Karin took a sip of her wine and tried to maintain a straight face. “Greta, Uli is witty. Wilhelm is merely factual.”
Wilhelm smiled modestly. “I do my best.”
At Uli’s name, Greta pulled away from her sister and wrapped her arms around herself. She was on the verge of tears. She whispered, “Wilhelm, it’s so terrible. He’s become repellent. We daren’t entertain guests anymore. It’s made us boring!”
Wilhelm crossed his legs and did his best concerned brother act. “Surely there’re more important considerations? I’m here, came all the way from Paris; now tell me what is wrong with Uli.”
Greta looked confused. She wasn’t sure if she’d just been shamed.
Karin was a better actress, or at least had a few more years of experience.
“It started when he came down with the fever. It happened at exactly the same time that Carsten left for Prague with the carriage driver, of all people. But somehow, at least, he knew that Uli was sick and had his slave girl bring him pills and take care of him while he was gone.”

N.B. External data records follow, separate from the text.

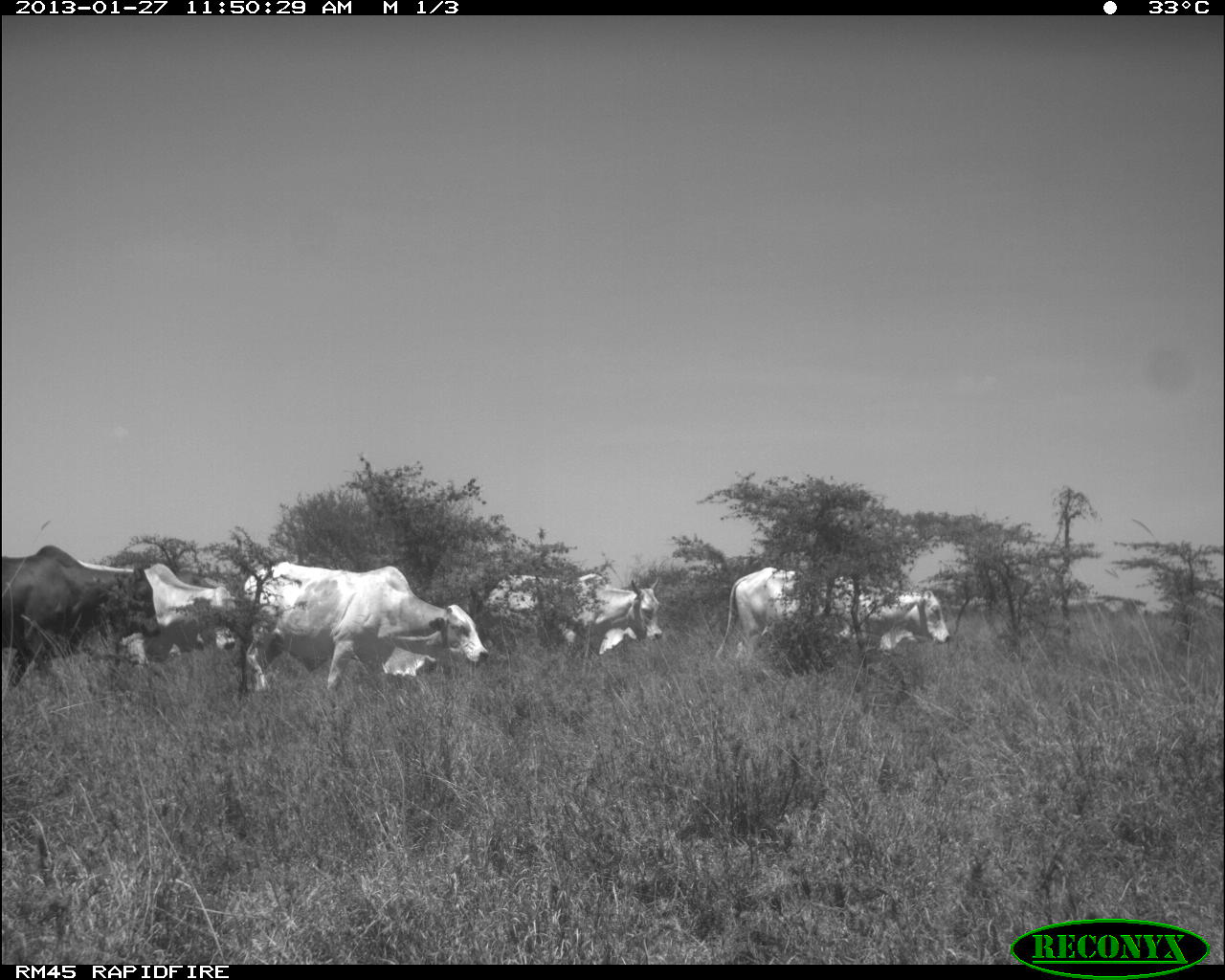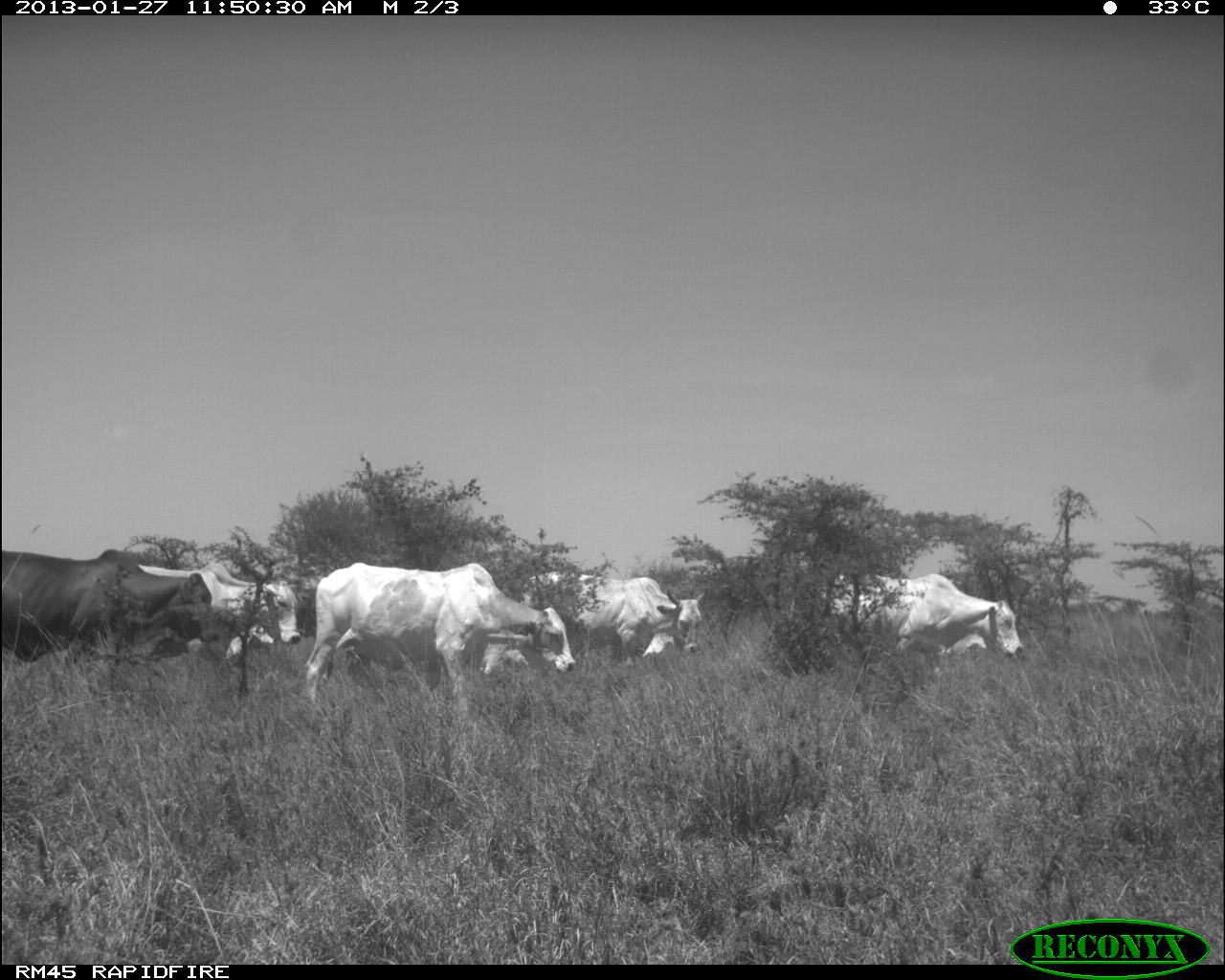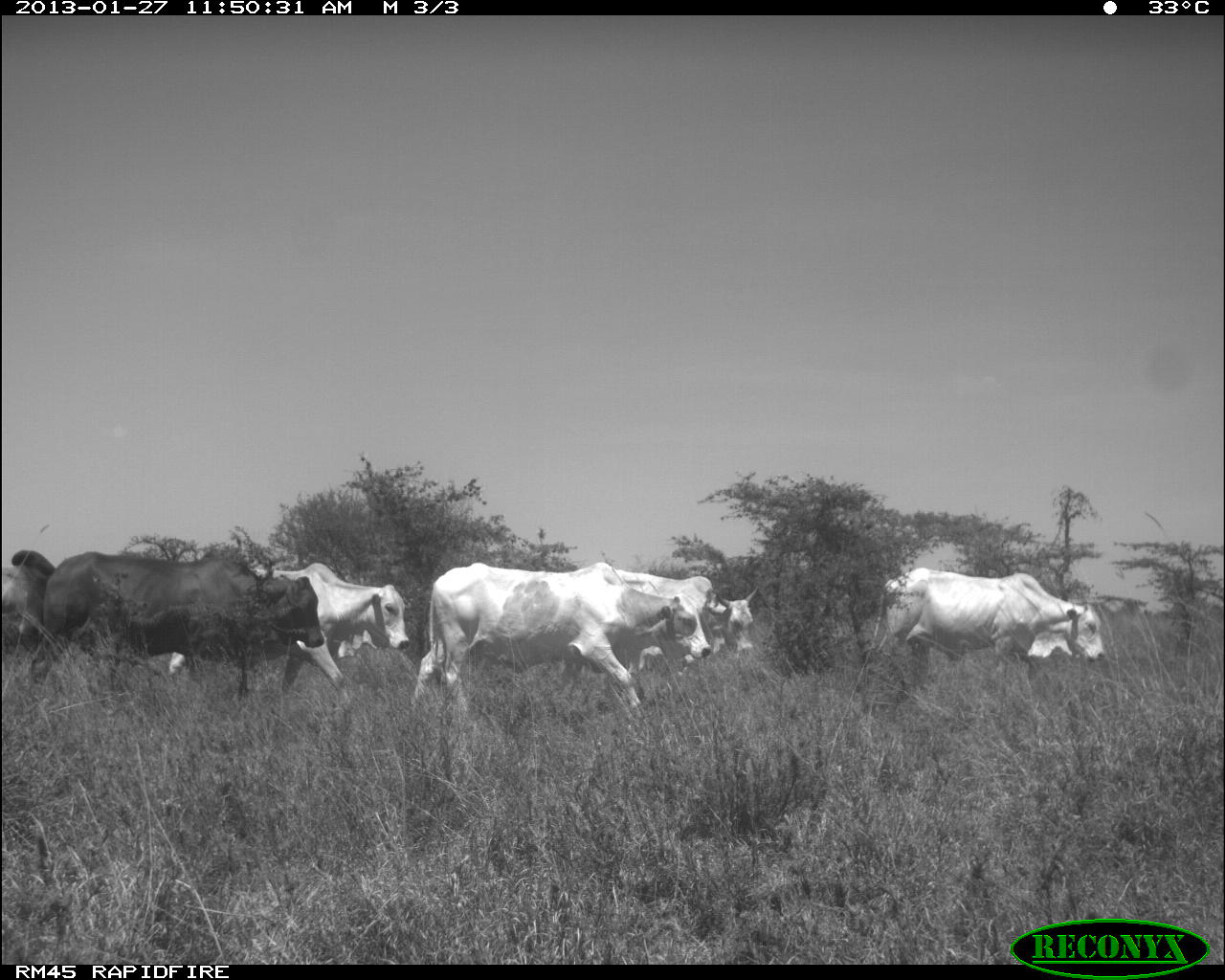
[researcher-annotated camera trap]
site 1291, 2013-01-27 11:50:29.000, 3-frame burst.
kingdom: Animalia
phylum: Chordata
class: Mammalia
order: Artiodactyla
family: Bovidae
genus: Bos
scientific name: Bos taurus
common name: domestic cattle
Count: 5.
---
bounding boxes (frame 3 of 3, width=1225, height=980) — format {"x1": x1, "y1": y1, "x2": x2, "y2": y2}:
bos taurus: {"x1": 408, "y1": 562, "x2": 711, "y2": 727}; {"x1": 29, "y1": 551, "x2": 324, "y2": 705}; {"x1": 168, "y1": 565, "x2": 408, "y2": 708}; {"x1": 866, "y1": 566, "x2": 1107, "y2": 687}; {"x1": 583, "y1": 568, "x2": 757, "y2": 674}; {"x1": 0, "y1": 550, "x2": 57, "y2": 654}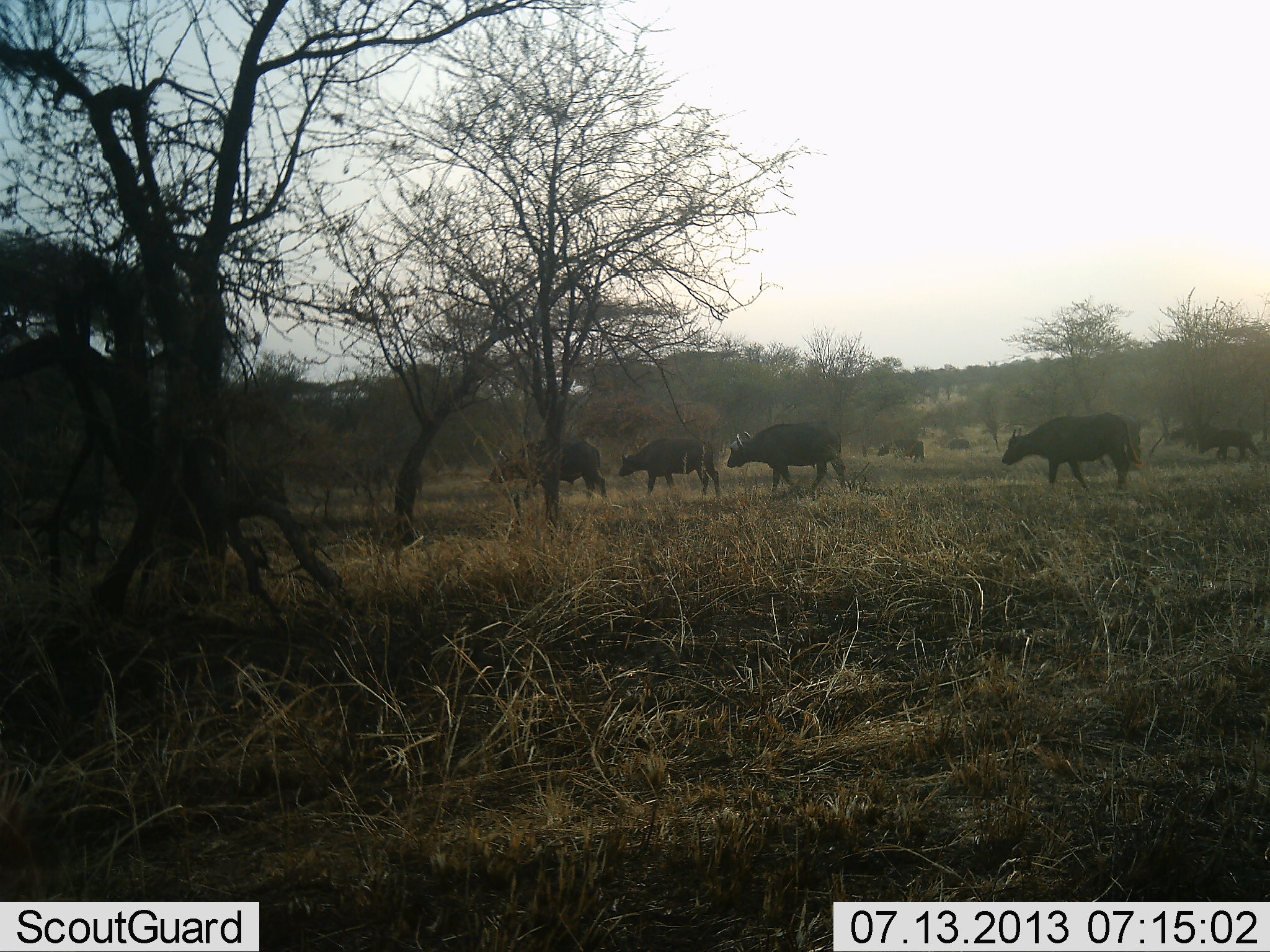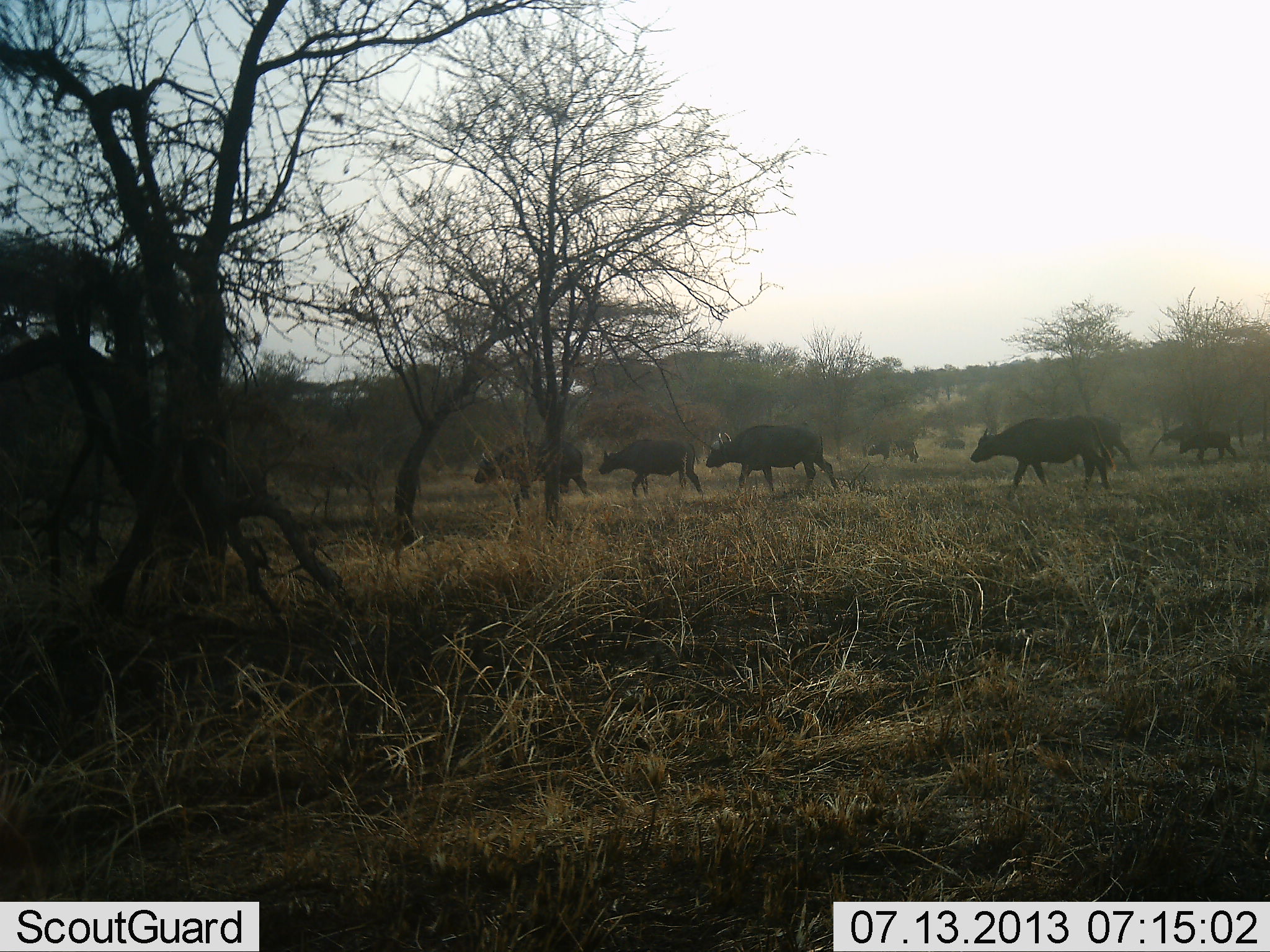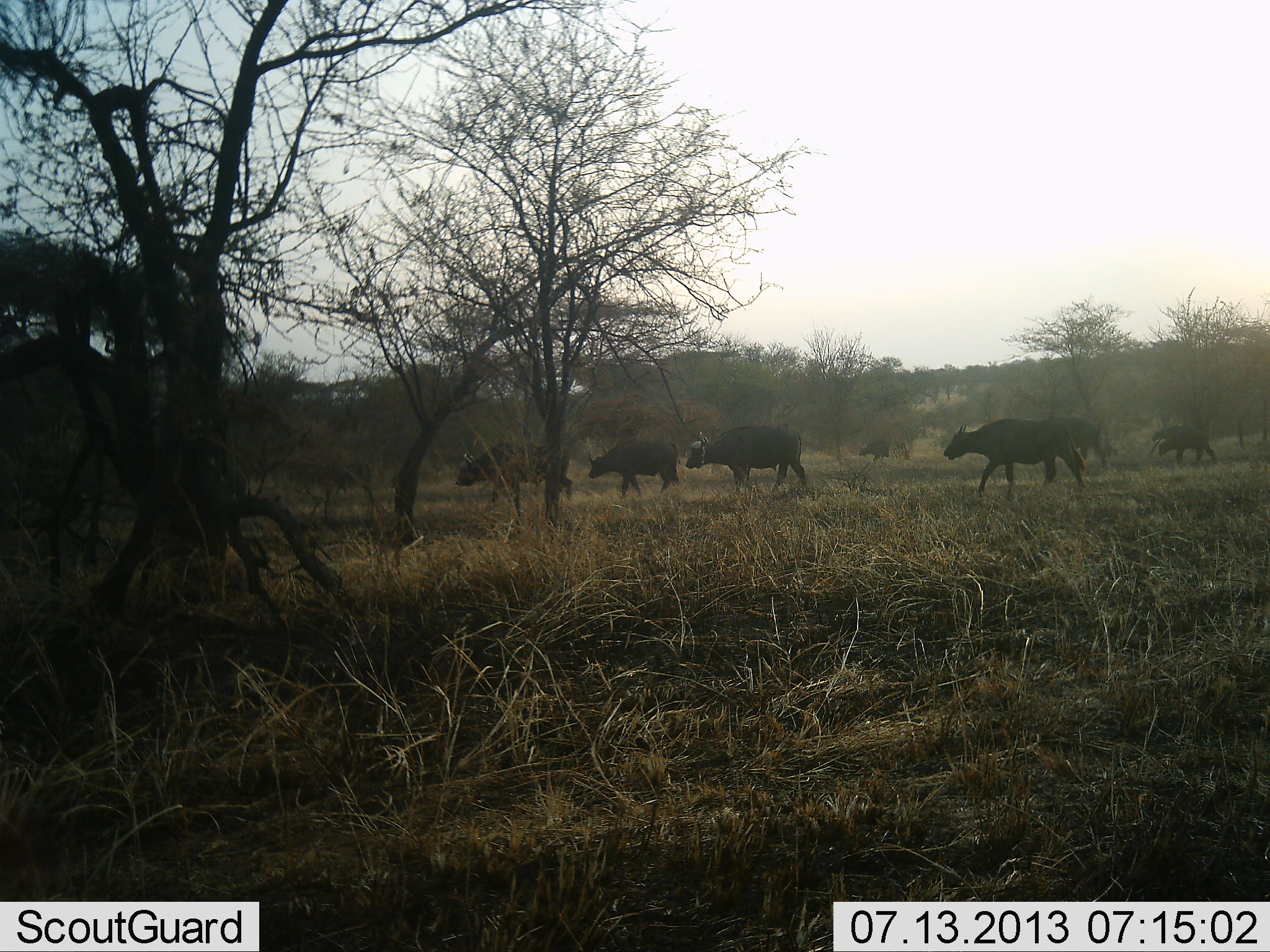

Greta nearly fell off the couch laughing.
Wilhelm said, “Wait, one thing at a time. Uli’s mental state began when he got sick, but this coincided with Carsten going to Prague to buy a slave girl?”
Karin giggled. “No, Carsten went to Prague with the carriage driver to buy a book. The slave girl is Ava. You remember her? Apparently, she’s his personal property. She literally waits on him hand and foot. We’ve actually seen them in the garden, her feeding him while he reads his books.”
Wilhelm stopped laughing. He was used to laughing off the absurd, or even the tragic. It was the way that all of them dealt with life. Drink and laugh it off. But as funny as the picture of Carsten being fed while he read a book seemed, it also spoke of something very wrong, even if he didn’t know what it was.